Talbot, Alfred, engineer’s steward, of Penarth;

Tippett, Albert, engineer, a Yorkshireman resident in Tyneside;

van der Pluym, Johannes Cornelis, seaman, a resident of Amsterdam.

Colour photograph of stone memorial inscription reading '1914-1918: To the Glory of God and to the honour of twelve thousand of the merchant navy and fishing fleets who have no grave but the sea'.
Detail of the Mercantile Marine Memorial, Tower Hill. By Katie Chan – Own work, CC BY-SA 3.0, https://commons.wikimedia.org/w/index.php?curid=28279403

Seafaring has, of course, always been a mobile profession with a long heritage, stretching back centuries, of crew serving aboard ships not originating in their local ports or country of birth, ocean-going liners and tramp steamers being obvious examples. On the blog we have looked previously at lascars engaged as foreign labour and subsequently shipwrecked on board ships plying to and from south Asia during the period of British colonial rule: Mahratta I, 1909; the Magdapur, 1939; and the Medina, 1917. The Tangistan is a good example of this phenomenon earlier in the war: when she was lost in 1915 en route from Beni Saf, Algeria, for Middlesbrough, her crew included men from the Indian Merchant Service and Scandinavian sailors.
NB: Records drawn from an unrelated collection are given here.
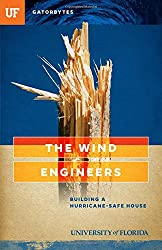 The Wind Engineers: Building a Hurricane-Safe House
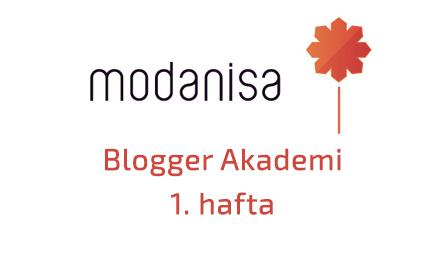 Modanisa Blogger Akademi: 1. Hafta
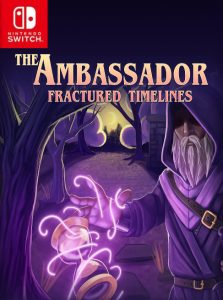 The Ambassador: Fractured Timelines (NSP) [Switch] [MF-MG-GD]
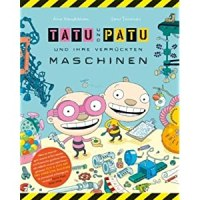 Tatu und Patu und ihre verrückten Maschinen / Aino Havukainen ; Sami Toivonen
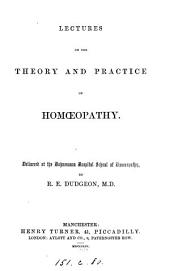 Lectures on the theory and practice of homœopathy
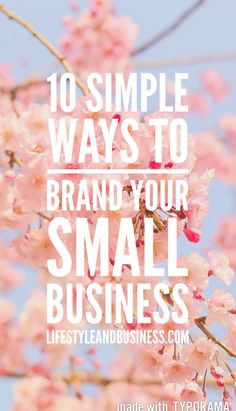 Learn how to brand your small business or creative start up the right way with these top 10 tips. Click through to get started.
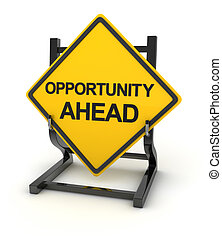 Road sign - opportunity ahead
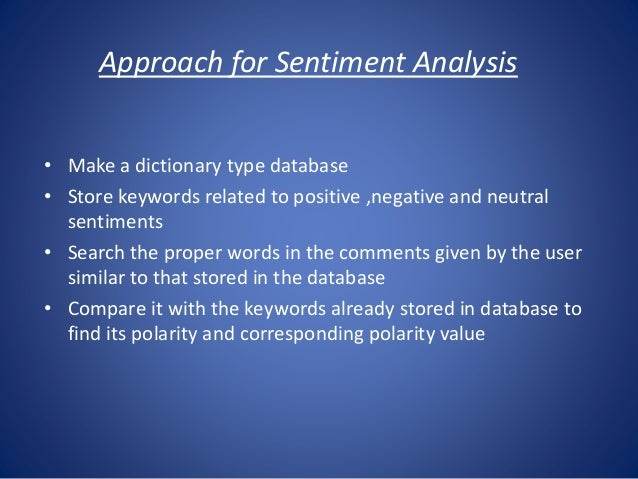 lexical approach for sentiment analysis in Sentiment analysis (sa) is a rising research topic in smps sa approaches on studying and analysing events are still missing several shortcomings in this paper, we address the problem of ranking event entities and propose a novel approach for this goal.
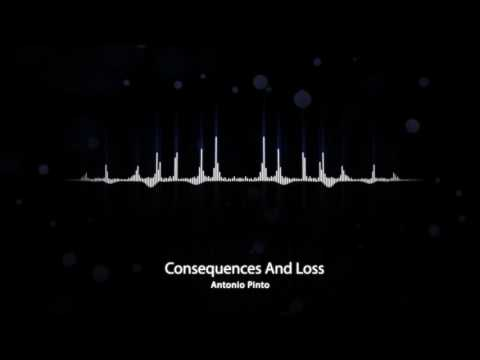 Antonio Pinto - Consequences And Loss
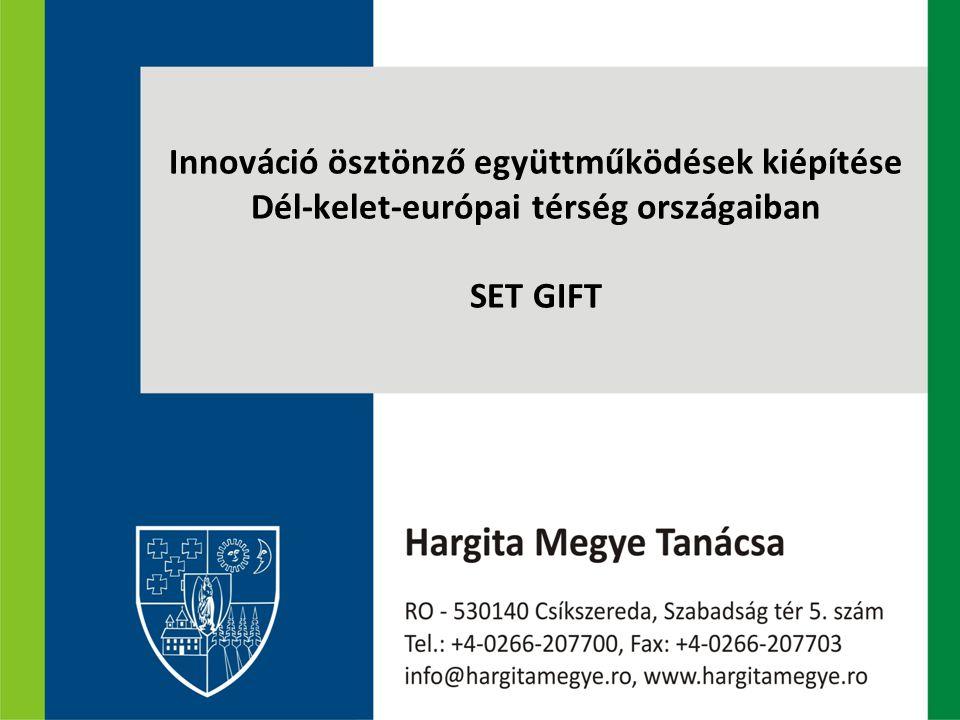 Innováció ösztönző együttműködések kiépítése Dél-kelet-európai térség országaiban SET GIFT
The international composition of crews working on domestic routes appears to become more marked as the war continued. A primary contributory factor was, of course, the shortage of labour in the merchant marine, as experienced sailors were recruited into the Royal Navy, and the high death and injury toll among the crews of ships lost to war causes.  There were other factors, including international agreements (which will be covered in a later post). Undoubtedly, further research among the histories of each individual crew member might well reveal other factors at play: for example, rates of pay and war displacement (shipwreck by war causes and internment of vessels).

In July 1917, another collier, the Empress, would also be sunk in the North Sea with a truly multinational crew on a wholly domestic route, this time delivering coal from the Tyne to Southend-on-Sea. Among the survivors on that occasion were 3 Norwegians; 2 Argentines; 2 Swedes; and one man each representing Denmark, the Netherlands, Portugal, Russia (although at this period crewmen from the Baltic Grand Duchies of Russia were lumped under the ‘catch-all’ label of ‘Russian’ in contemporary sources) and Spain. Among the dead were Swede Peter Anderson [sic], able seaman; Norwegian Olaf Husby, boatswain; and Dutchman Peter van Klanders, fireman.

There is a similar tally on board a larger collier, the Polesley, which lost all but one of her 43 crew when she was torpedoed in 1918. Half came from diverse national and ethnic backgrounds. Some originated from various corners of the contemporary British Empire: three men from Sierra Leone, one man from the Bahamas and another from Nevis; a South African; one man from India; and another from Hong Kong. Others came from countries unconnected to the Empire: there were five Japanese sailors on board, and from Europe two Danes and two Lithuanians, a Norwegian, a Russian, a Spaniard and a Swede lost their lives.

These three specific cases among British colliers, the Sir Francis, the Empress, and the Polesley, shine a light on a hidden, but significant, heritage of multinational and multi-ethnic crew composition on British ships during the First World War.

(All crew details from the Commonwealth War Graves Commission website.)